Mauricio. Foto: Frame de Plantados.

Y, entre los presos políticos, ¿nadie cometió algún acto cuestionable, todos eran así de impolutos?

Si los militares no usan barba, ¿por qué Mauricio y otros oficiales de la prisión la llevaban?, son detalles cuestionables. ¿O es que acaso Mauricio representa la figura de Fidel Castro?

También el papel de la mujer dentro de la propuesta fílmica se torna un reflejo de la ponderación del hombre. Ellas, vienen a reforzar el machismo imperante o son víctimas de la lascivia de los guardias.

Incluso, la escena donde las hijas de uno de los presos políticos reconocen a su padre, su falta de afecto hacia este no se debe a crecer sin él, sino a la doctrina comunista; en ningún momento las féminas son capaces de pensar por sí mismas.

La extensión de la película se resume en escenas de violencia y maltrato.

Matizada por un gore absurdo, los 1: 58 de extensión de la película se resume en escenas de violencia y maltrato a los cuales son sometidos los presos políticos. Secuencias de golpizas y asesinatos en cárceles y campos de trabajo, denotan la presencia de un guion reiterativo, lleno de clichés, exageraciones y lugares comunes. Los diálogos buscan la efectividad en cada expresión y en ocasiones, las interpretaciones devienen sobreactuadas o, por otro lado, nada creíbles y poco profesionales.

Roles como las del humorista cubano Boncó Quiñongo, se perdieron en comentarios intrascendentes y burlas racistas; y qué decir de Héctor Medina, un excelente actor quien malogra su potencial en un largometraje terrible.

La edición y fotografía de este filme es otro de los puntos vulnerables.

La edición y fotografía de este filme es otro de los puntos vulnerables: el mal manejo de los movimientos de cámara, las transiciones atropelladas, el escaso uso de los primeros y primerísimos planos. Tal parece una película de bajo presupuesto para la televisión y no así la cinta que pudo ser, si tenemos en cuenta el prepuesto millonario con el cual contó para su realización, donativo del empresario de origen cubano Leopoldo Fernández.

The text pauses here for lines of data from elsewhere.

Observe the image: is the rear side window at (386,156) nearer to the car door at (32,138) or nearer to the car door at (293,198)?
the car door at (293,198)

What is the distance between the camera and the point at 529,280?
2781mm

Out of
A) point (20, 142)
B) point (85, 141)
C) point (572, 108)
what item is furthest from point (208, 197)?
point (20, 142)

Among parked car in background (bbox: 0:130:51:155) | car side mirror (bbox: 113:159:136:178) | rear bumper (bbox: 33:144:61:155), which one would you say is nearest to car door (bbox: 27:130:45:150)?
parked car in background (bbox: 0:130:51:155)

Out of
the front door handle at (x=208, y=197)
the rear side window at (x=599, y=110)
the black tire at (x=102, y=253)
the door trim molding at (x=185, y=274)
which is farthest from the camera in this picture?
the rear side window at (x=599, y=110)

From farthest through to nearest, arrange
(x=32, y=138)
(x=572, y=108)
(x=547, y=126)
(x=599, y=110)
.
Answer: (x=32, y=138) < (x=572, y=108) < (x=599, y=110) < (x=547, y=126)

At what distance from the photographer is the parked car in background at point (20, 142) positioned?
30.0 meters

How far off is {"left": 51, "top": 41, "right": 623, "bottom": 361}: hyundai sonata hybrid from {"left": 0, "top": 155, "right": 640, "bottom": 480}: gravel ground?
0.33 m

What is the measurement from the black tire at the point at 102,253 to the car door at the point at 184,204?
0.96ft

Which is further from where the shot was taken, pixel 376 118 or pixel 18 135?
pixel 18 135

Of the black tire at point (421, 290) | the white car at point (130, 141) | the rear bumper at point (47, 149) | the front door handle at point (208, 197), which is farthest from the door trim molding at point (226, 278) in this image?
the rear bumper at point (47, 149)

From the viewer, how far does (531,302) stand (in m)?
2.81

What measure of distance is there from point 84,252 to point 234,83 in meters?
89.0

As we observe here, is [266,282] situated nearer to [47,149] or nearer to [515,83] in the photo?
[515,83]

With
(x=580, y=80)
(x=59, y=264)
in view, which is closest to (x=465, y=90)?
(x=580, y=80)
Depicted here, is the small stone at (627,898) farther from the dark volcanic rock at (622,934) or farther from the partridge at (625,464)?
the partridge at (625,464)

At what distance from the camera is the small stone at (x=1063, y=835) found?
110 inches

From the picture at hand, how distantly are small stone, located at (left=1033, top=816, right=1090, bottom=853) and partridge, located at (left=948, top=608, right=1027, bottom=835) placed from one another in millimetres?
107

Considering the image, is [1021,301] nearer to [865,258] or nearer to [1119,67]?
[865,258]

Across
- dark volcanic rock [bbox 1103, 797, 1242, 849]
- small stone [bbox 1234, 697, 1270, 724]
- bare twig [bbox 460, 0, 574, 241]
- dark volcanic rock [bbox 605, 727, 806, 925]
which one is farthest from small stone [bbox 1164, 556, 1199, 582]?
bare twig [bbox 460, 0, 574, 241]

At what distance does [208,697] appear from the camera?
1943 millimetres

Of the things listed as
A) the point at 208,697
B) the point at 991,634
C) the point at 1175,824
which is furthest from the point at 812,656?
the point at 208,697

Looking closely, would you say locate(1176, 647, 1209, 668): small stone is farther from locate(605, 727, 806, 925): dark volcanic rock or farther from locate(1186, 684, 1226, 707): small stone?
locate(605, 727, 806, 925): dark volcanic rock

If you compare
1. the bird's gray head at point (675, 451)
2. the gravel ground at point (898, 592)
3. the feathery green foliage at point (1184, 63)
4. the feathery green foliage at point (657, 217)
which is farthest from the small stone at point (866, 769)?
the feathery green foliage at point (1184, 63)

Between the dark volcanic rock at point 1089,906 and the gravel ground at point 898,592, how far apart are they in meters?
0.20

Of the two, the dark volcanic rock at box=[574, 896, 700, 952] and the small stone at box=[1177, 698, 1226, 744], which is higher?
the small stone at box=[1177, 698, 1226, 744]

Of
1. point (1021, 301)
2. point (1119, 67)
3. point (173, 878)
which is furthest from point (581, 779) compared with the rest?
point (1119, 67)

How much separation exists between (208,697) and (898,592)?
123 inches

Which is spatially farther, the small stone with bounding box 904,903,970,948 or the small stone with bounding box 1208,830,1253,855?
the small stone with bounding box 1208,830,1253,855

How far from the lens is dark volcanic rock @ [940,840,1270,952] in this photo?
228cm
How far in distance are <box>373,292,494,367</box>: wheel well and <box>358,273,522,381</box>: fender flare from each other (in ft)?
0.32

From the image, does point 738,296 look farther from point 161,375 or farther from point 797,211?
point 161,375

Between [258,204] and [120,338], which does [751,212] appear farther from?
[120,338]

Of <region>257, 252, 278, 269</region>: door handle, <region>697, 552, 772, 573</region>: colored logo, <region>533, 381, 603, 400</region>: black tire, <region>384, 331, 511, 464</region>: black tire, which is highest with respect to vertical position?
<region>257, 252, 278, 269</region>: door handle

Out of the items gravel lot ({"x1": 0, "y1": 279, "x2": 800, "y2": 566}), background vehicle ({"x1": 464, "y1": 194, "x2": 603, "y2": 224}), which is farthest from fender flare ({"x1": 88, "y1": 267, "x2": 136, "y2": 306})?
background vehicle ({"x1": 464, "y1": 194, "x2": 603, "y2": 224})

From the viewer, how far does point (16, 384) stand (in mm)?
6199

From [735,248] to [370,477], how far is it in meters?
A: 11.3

Lo que pudo ser el momento más emotivo, los créditos finales acompañados por los testimonios de los verdaderos plantados, se vio empañado con la animada música de fondo, lo cual resultó contraproducente.

Esta es una historia mal contada, enfocada en potenciar más el odio y la división entre los cubanos, una burda propaganda anticomunista la cual carece de presupuestos estéticos y técnicos para ser considerada obra cinematográfica.

Para una propuesta fílmica tan superflua e intrascendente, prohibido NO olvidar. 

Plantados está hecha para ese reducido grupo de Miami, pero no para un público general, porque no está narrada de modo claro y verídico. No atrapa al espectador, no contiene puntos de giro o plot twist los cuales asombren. No te hace partícipe ni crea empatía, no sientes ningún apego emocional con sus héroes trágicos.

Lilo Vilaplana nos deja con mal sabor en la boca, mediante un largometraje atropellado de flash back difusos. Para una propuesta fílmica tan superflua e intrascendente, prohibido NO olvidar.